● INSTRUCTIONS FOR THE TASK
Word for word, reproduce each line of the data below, omitting every image.

● INFORMATION GIVEN
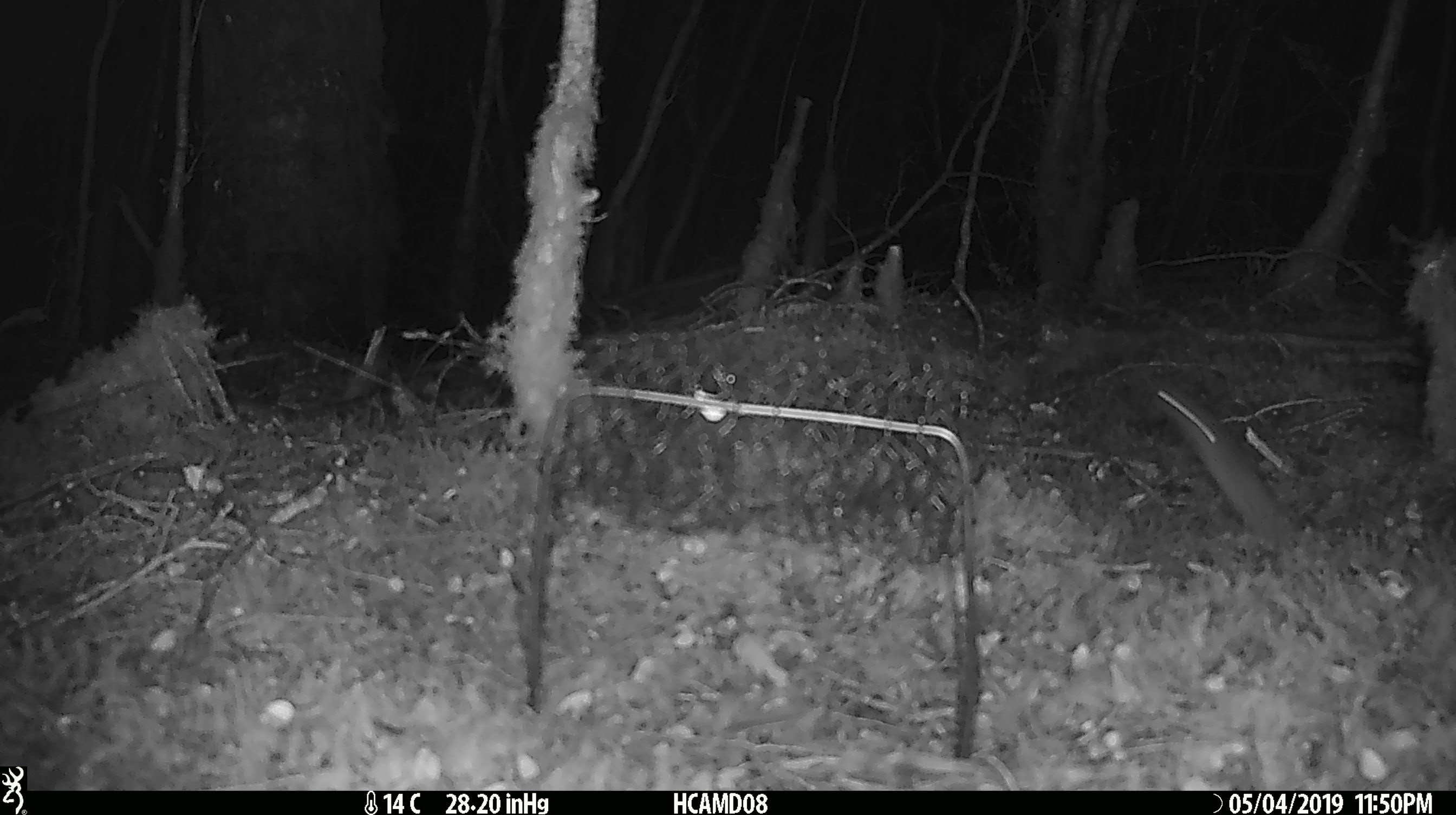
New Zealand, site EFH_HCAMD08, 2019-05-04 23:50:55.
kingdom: Animalia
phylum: Chordata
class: Mammalia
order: Rodentia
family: Muridae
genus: Rattus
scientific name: Rattus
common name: rat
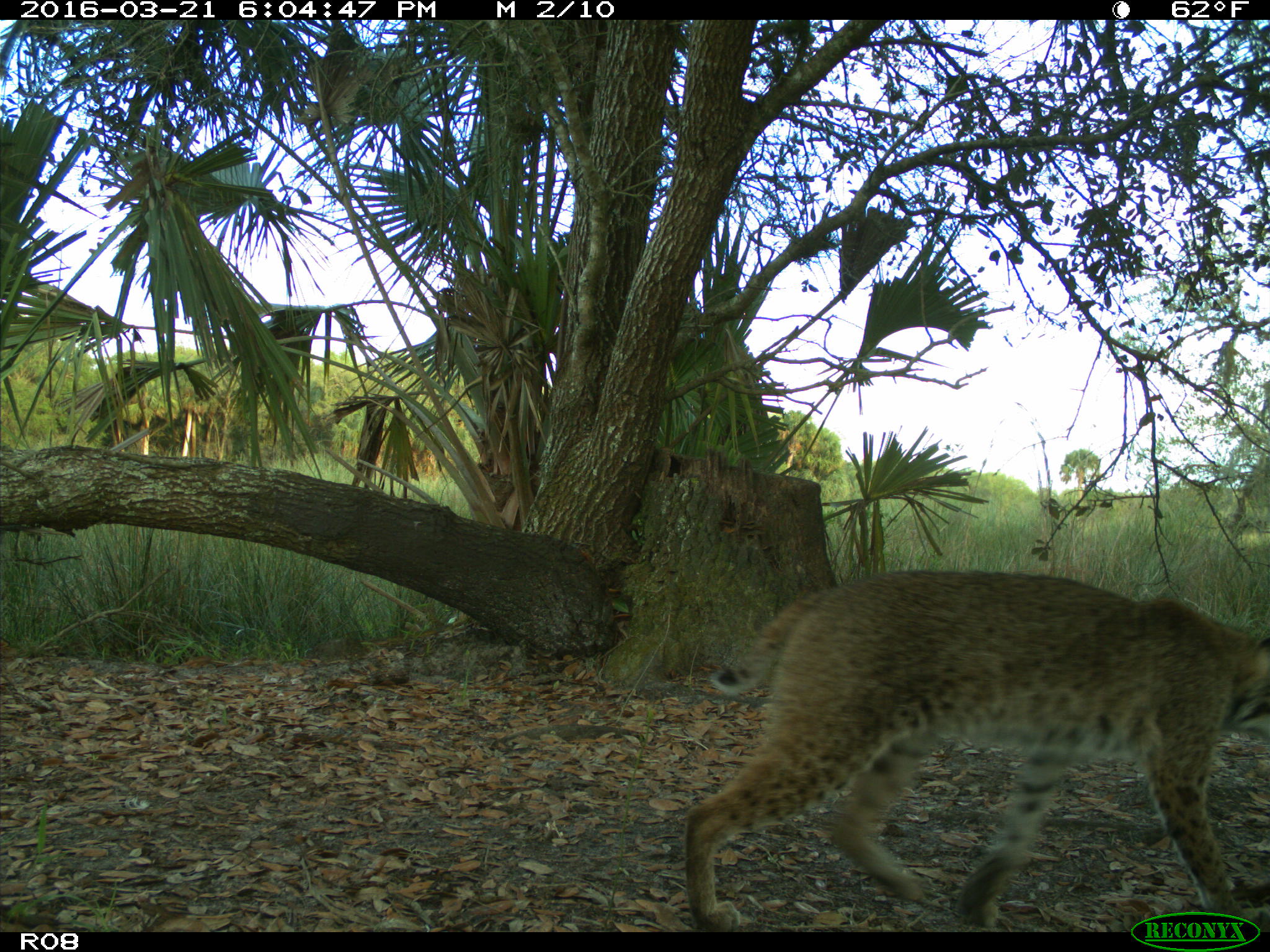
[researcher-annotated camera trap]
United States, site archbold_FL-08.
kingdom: Animalia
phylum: Chordata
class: Mammalia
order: Carnivora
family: Felidae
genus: Lynx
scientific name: Lynx rufus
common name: bobcat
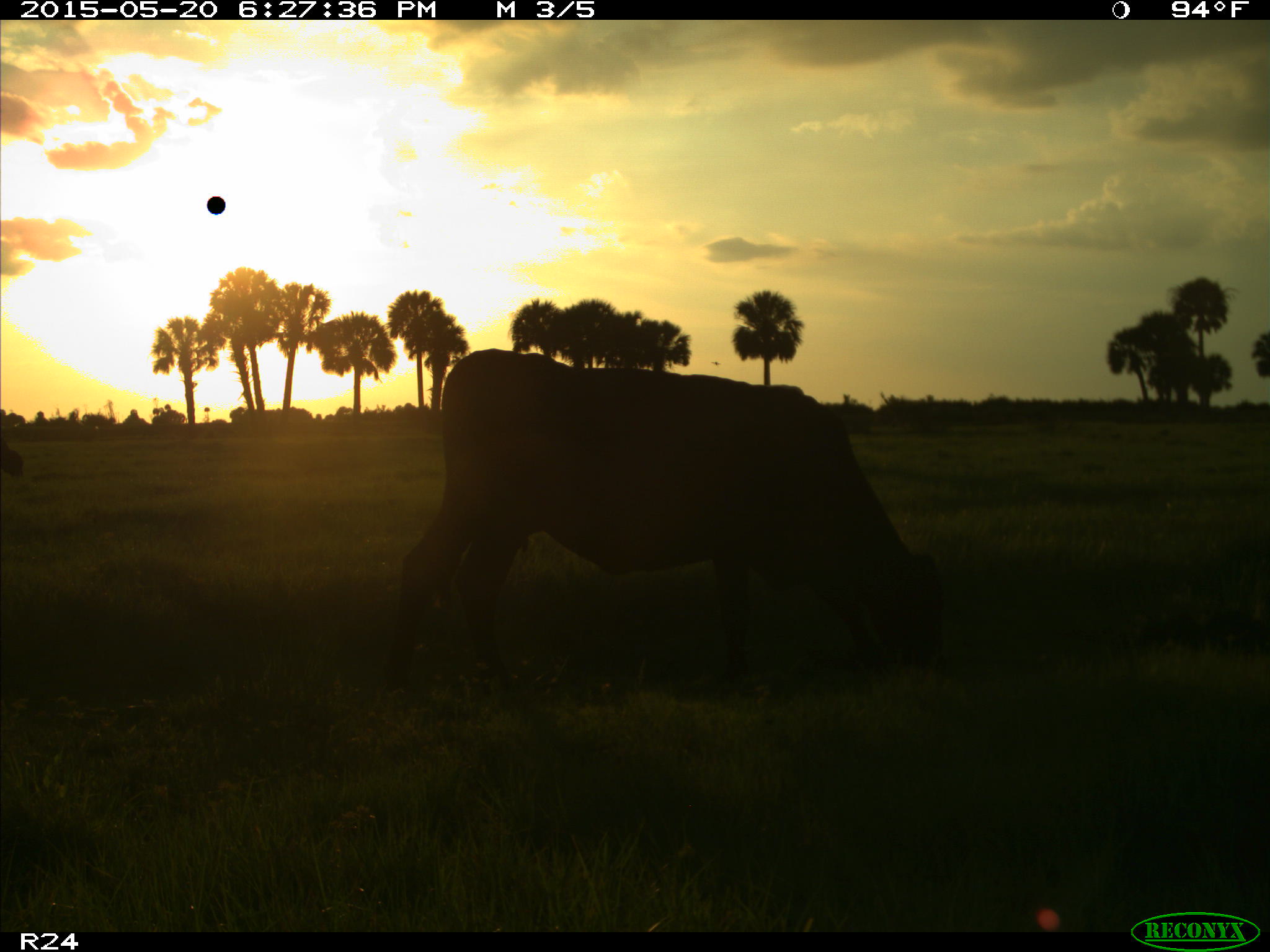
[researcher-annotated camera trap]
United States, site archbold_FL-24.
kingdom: Animalia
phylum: Chordata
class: Mammalia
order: Artiodactyla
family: Bovidae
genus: Bos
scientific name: Bos taurus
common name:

● ANSWER BOX
New Zealand, site EFH_HCAMD08, 2019-05-04 23:50:55.
kingdom: Animalia
phylum: Chordata
class: Mammalia
order: Rodentia
family: Muridae
genus: Rattus
scientific name: Rattus
common name: rat
[researcher-annotated camera trap]
United States, site archbold_FL-08.
kingdom: Animalia
phylum: Chordata
class: Mammalia
order: Carnivora
family: Felidae
genus: Lynx
scientific name: Lynx rufus
common name: bobcat
[researcher-annotated camera trap]
United States, site archbold_FL-24.
kingdom: Animalia
phylum: Chordata
class: Mammalia
order: Artiodactyla
family: Bovidae
genus: Bos
scientific name: Bos taurus
common name:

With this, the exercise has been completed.